> **Instructions to follow**
Your answer should show every line of the material below that includes "recaptcha".

══ Listed records ══

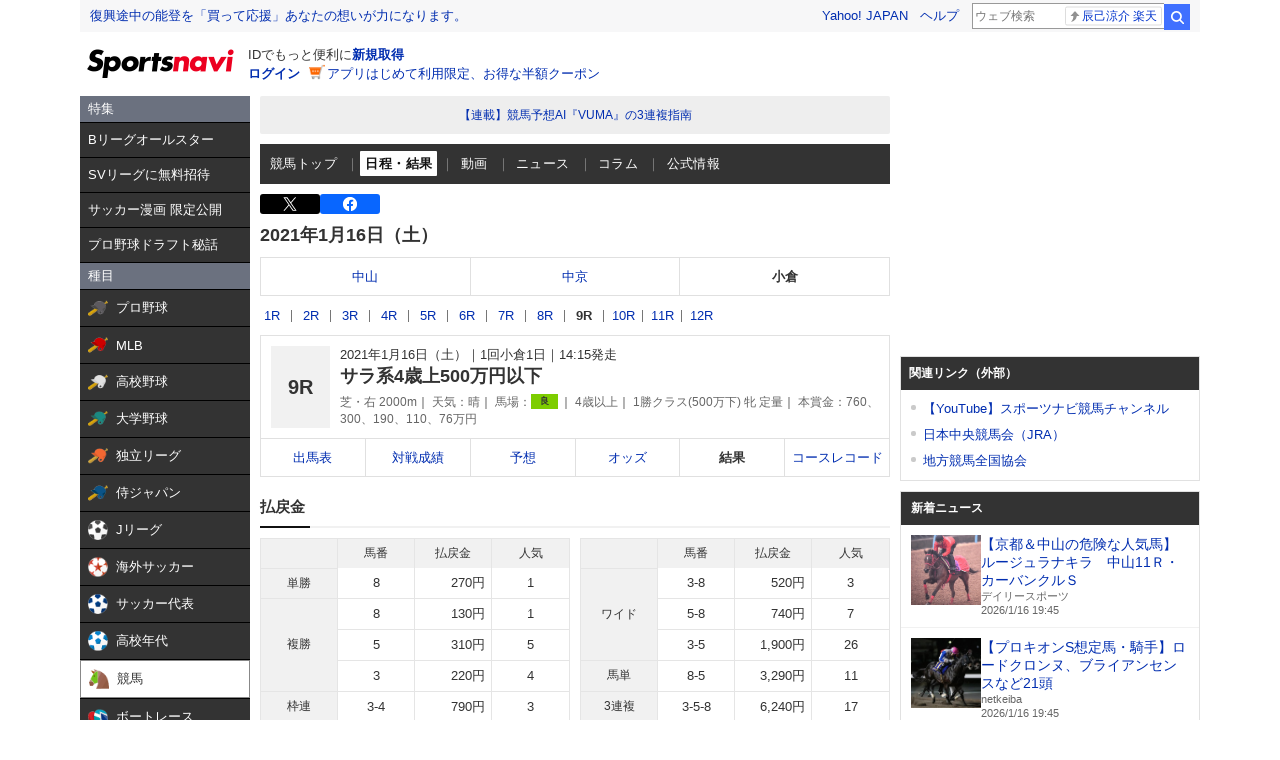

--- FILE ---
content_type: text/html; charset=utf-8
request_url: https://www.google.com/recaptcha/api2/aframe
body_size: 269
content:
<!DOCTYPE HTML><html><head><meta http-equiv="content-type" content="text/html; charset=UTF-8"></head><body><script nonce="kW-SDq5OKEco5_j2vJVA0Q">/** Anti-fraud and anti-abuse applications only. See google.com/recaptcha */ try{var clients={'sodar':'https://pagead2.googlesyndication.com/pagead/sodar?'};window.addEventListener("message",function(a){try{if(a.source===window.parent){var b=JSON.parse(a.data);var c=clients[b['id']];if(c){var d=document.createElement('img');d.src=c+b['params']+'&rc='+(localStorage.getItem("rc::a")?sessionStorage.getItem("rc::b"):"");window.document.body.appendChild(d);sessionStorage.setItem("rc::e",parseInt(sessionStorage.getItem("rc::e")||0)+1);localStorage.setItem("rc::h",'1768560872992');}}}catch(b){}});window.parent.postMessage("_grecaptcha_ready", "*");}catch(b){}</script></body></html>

═══

> **Solved problem**
request_url: https://www.google.com/recaptcha/api2/aframe
<!DOCTYPE HTML><html><head><meta http-equiv="content-type" content="text/html; charset=UTF-8"></head><body><script nonce="kW-SDq5OKEco5_j2vJVA0Q">/** Anti-fraud and anti-abuse applications only. See google.com/recaptcha */ try{var clients={'sodar':'https://pagead2.googlesyndication.com/pagead/sodar?'};window.addEventListener("message",function(a){try{if(a.source===window.parent){var b=JSON.parse(a.data);var c=clients[b['id']];if(c){var d=document.createElement('img');d.src=c+b['params']+'&rc='+(localStorage.getItem("rc::a")?sessionStorage.getItem("rc::b"):"");window.document.body.appendChild(d);sessionStorage.setItem("rc::e",parseInt(sessionStorage.getItem("rc::e")||0)+1);localStorage.setItem("rc::h",'1768560872992');}}}catch(b){}});window.parent.postMessage("_grecaptcha_ready", "*");}catch(b){}</script></body></html>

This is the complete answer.